Quantitative growth of linear recurrences
Armand Noubissie
TL;DR
The paper establishes an explicit, effective bound on the number of indices $n$ for which a non-degenerate linear recurrence sequence with Binet form $u_n=\sum_{i=1}^{m} P_i(n)\alpha_i^n$ satisfies $|u_n|< (\max_i|\alpha_i|)^{n(1-\varepsilon)}$, for $\varepsilon$ in $(0,1/12)$. It blends geometry-of-numbers methods in number fields (heights, $S$-integers, successive minima) with Roth-type diophantine approximation to show that large-$n$ solutions lie in a finite union of proper $K$-subspaces and then quantifies this structure via effective bounds.
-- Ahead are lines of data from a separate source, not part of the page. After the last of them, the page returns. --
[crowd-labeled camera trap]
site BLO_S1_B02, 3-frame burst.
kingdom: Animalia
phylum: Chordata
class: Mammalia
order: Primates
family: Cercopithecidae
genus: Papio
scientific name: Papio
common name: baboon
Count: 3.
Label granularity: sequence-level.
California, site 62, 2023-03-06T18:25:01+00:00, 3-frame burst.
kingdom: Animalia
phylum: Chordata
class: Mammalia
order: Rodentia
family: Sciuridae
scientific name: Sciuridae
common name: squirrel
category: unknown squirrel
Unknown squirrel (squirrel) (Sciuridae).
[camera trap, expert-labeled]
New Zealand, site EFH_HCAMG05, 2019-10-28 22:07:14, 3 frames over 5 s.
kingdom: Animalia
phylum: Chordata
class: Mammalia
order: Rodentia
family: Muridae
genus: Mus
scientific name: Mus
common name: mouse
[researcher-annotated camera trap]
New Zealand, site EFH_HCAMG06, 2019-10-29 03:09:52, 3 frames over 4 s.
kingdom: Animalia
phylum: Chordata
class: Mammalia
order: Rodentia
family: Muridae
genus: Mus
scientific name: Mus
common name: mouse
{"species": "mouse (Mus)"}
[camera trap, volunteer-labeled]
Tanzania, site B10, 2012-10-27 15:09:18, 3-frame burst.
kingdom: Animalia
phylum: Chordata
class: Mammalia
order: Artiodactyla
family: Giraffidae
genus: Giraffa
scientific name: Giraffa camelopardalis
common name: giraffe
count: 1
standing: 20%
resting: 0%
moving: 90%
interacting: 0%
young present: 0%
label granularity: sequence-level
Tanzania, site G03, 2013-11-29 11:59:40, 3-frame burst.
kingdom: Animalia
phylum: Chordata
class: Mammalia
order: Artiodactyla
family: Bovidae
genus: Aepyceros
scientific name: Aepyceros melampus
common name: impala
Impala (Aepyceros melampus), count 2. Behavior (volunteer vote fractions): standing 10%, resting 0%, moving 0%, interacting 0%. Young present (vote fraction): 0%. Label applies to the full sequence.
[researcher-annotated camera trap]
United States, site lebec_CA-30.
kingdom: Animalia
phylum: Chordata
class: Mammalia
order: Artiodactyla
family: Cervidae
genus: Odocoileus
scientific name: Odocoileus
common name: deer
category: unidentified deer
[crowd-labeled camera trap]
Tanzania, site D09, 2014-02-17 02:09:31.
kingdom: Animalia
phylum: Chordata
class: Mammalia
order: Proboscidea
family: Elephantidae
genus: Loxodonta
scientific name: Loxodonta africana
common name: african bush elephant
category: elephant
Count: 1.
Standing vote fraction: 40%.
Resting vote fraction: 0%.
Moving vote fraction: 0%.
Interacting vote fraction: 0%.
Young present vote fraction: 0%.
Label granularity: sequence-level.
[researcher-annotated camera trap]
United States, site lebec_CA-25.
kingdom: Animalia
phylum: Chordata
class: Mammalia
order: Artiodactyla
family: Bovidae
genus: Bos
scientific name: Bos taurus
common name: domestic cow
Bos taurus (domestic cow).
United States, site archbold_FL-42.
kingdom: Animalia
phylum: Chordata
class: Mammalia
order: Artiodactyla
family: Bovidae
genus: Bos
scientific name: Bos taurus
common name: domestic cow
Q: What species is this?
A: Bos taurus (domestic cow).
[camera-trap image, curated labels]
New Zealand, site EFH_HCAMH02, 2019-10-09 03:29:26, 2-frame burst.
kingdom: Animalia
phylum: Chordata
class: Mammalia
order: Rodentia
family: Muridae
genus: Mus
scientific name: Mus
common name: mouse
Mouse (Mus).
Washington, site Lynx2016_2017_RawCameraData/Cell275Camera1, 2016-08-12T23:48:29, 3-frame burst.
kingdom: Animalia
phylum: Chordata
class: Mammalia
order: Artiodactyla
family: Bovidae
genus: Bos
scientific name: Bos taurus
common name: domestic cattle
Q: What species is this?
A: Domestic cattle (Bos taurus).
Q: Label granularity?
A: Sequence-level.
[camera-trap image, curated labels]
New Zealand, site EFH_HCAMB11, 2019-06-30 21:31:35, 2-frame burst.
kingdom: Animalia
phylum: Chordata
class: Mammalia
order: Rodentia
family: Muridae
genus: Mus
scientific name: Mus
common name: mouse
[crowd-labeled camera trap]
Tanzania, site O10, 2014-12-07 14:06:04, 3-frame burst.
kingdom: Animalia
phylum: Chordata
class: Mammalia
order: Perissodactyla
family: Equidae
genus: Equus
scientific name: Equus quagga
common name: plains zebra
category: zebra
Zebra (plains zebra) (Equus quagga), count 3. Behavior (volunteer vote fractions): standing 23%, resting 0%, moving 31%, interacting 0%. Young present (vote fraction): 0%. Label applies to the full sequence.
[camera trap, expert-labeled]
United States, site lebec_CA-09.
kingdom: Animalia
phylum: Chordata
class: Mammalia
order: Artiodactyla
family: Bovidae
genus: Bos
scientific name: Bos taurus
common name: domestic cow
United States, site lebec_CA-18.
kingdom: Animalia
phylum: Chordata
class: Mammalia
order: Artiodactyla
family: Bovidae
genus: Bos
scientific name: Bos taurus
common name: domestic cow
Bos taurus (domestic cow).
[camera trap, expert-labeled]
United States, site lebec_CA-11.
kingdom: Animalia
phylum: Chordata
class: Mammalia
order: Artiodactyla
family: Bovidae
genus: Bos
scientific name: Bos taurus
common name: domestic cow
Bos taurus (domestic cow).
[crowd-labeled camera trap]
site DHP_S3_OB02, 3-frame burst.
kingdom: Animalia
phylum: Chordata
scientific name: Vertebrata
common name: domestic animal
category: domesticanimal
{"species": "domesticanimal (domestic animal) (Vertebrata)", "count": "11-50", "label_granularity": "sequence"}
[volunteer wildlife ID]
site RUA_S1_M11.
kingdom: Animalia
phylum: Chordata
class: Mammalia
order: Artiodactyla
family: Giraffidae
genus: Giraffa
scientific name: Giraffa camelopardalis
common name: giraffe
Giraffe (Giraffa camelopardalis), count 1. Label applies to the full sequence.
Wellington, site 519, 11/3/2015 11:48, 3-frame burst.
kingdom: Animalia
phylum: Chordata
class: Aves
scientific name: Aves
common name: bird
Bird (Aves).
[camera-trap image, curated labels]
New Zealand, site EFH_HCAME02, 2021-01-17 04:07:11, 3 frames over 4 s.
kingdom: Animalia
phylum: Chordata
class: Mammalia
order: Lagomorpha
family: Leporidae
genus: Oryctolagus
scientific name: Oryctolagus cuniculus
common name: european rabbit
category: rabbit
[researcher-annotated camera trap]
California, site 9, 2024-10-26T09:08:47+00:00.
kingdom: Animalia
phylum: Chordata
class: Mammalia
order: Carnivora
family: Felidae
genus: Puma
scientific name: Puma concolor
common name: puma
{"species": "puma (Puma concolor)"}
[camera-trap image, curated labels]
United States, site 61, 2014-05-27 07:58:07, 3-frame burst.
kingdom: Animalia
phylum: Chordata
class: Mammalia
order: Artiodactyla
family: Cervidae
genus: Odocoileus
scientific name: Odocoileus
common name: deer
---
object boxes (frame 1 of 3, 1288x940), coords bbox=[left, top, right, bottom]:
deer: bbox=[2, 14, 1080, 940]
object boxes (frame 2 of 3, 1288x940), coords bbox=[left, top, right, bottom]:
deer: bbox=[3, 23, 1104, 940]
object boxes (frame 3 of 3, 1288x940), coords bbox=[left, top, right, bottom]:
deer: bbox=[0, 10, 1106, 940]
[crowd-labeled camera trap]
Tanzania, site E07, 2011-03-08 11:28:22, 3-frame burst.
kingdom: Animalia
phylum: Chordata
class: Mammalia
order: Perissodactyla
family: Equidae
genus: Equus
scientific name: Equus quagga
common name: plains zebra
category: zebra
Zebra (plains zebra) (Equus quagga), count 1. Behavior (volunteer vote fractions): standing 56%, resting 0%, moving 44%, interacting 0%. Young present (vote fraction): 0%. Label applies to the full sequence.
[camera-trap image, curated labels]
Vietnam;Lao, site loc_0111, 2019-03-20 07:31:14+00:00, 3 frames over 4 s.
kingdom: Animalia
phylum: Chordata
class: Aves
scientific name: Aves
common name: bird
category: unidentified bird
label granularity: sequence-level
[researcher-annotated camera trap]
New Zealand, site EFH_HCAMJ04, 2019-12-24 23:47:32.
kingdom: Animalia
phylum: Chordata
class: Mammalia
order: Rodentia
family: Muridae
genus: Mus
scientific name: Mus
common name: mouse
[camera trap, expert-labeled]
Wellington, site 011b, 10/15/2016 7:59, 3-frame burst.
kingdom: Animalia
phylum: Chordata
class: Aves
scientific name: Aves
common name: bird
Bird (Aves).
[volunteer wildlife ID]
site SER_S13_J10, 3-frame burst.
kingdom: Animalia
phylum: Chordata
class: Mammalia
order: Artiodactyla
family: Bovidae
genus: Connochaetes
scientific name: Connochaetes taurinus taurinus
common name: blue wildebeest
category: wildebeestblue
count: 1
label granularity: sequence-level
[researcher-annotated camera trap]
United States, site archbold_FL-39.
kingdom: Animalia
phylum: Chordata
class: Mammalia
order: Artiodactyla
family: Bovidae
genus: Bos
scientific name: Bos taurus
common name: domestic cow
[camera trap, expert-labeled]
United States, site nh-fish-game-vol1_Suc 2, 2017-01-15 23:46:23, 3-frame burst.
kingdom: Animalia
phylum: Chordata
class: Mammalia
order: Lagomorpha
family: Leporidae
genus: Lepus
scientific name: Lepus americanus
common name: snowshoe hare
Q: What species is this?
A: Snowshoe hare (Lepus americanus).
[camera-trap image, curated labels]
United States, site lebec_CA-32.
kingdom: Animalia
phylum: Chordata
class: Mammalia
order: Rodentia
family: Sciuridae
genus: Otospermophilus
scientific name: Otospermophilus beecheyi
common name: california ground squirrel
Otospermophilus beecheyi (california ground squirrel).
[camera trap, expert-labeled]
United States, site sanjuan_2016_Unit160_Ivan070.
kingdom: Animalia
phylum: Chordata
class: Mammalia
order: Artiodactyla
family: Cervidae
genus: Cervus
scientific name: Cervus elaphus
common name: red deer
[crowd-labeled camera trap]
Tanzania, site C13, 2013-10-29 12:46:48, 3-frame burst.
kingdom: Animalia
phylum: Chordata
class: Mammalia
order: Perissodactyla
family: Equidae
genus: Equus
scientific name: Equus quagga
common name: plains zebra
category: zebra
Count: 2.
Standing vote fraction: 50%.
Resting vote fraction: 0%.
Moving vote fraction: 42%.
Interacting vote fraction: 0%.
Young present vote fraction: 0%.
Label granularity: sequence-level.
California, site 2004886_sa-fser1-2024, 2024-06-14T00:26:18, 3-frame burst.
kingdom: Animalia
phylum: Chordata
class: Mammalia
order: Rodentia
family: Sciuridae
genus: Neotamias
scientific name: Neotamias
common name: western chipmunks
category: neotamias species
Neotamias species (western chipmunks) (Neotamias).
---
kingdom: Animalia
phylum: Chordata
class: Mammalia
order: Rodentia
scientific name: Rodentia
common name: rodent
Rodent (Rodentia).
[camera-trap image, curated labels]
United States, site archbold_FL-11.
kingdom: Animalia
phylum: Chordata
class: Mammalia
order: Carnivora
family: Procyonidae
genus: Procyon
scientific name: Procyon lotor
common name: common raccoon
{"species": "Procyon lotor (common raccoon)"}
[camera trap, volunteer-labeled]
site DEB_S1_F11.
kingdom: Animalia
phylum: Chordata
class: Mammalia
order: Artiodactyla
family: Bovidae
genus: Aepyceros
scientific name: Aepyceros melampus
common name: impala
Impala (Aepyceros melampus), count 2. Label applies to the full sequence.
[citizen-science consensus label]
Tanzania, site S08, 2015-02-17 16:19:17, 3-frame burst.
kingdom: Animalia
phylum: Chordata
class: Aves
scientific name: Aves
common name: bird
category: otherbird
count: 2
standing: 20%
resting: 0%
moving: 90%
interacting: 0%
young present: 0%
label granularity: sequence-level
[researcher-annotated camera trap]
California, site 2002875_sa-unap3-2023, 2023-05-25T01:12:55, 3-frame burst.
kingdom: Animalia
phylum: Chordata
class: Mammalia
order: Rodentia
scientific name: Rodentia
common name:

The work extends prior qualitative results (Schmidt–Evertse, Schmidt, Schlickewei, Van der Poorten) by providing an explicit bound on the number of solutions, with implications for positivity/ultimate-positivity problems in linear recurrences. The results have theoretical significance for effective Diophantine analysis of recurrences and practical impact on decidability questions in related computational problems.
Abstract
Let $\{u_n\}_n$ be a non-degenerate linear recurrence sequence of integers with Binet's formula given by $u_n= \sum_{i=1}^{m} P_i(n)α_i^n.$ Assume $\max_i \vert α_i \vert >1$. In 1977, Loxton and Van der Poorten conjectured that for any $ε>0$ there is a effectively computable constant $C(ε),$ such that if $ \vert u_n \vert < (\max_i\{ \vert α_i \vert \})^{n(1-ε)}$, then $n<C(ε)$. Using results of Schmidt and Evertse, a complete non-effective (qualitative) proof of this conjecture was given by Fuchs and Heintze (2021) and, independently, by Karimov and al.~(2023). In this paper, we give an effective upper bound for the number of solutions of the inequality $\vert u_n \vert < (\max_i\{ \vert α_i \vert \})^{n(1-ε)}$, thus extending several earlier results by Schmidt, Schlickewei and Van der Poorten.